Passage for review:
▽
This idea that some energy made this thing seems just preposterous. These are people who never physically examined it. I believe it was probably a shroud that covered someone in the late 1200's. If it is a hoax, I'd say it is only a hoax as for it being passed on as Christ's shroud. I disagree with some of the critics as well. Oh, so you found traces of iron? That means it was paint? There's iron in blood too. So it doesn't mean it's paint.

I think we might want to agree to disagree on this one, because I see nothing whatsoever that ties this shroud to Jesus. I'd love to find empirical evidence from Christ's life. But this isn't it.
 
it isn't mentioned until the 1300's
You find no reason to believe the Constantinople shroud, looted by a French crusader is the same shroud?
(Above article chosen at random for purpose of reference)
This idea that some energy made this thing seems just preposterous.
△
In the discussion of the shroud, when does the first writer believe the shroud probably covered someone?

Extracted information:
▽
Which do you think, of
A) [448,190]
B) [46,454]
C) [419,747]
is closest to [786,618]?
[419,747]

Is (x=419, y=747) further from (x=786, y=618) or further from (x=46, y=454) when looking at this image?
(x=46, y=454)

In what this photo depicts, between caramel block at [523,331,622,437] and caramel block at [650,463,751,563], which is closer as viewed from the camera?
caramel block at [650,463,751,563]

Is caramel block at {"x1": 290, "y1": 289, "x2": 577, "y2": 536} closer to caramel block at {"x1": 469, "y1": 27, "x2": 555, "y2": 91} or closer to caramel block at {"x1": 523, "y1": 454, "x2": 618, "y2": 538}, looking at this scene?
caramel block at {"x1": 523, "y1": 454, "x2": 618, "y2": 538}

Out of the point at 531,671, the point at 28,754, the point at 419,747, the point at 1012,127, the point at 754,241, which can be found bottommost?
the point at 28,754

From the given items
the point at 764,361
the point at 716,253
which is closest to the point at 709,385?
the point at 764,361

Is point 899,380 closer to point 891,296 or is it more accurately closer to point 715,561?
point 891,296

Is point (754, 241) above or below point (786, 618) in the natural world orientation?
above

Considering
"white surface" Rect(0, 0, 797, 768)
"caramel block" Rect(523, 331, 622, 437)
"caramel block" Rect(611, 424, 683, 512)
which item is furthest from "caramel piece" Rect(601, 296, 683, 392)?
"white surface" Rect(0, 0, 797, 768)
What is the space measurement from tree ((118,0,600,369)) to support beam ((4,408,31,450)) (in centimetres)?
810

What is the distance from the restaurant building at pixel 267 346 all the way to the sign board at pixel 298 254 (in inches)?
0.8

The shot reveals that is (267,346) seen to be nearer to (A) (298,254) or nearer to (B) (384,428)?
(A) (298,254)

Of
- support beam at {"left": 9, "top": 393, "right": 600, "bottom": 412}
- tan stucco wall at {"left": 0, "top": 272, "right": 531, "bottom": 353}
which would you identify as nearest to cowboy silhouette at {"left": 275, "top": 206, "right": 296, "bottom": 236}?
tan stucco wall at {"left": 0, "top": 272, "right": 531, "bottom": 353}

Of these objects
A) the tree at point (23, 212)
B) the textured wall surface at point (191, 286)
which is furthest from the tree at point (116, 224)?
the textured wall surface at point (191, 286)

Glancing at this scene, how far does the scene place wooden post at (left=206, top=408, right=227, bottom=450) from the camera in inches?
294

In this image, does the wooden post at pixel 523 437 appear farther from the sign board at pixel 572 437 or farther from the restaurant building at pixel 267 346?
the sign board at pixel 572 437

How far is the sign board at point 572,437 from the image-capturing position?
△
Expected output: In the late 1200s.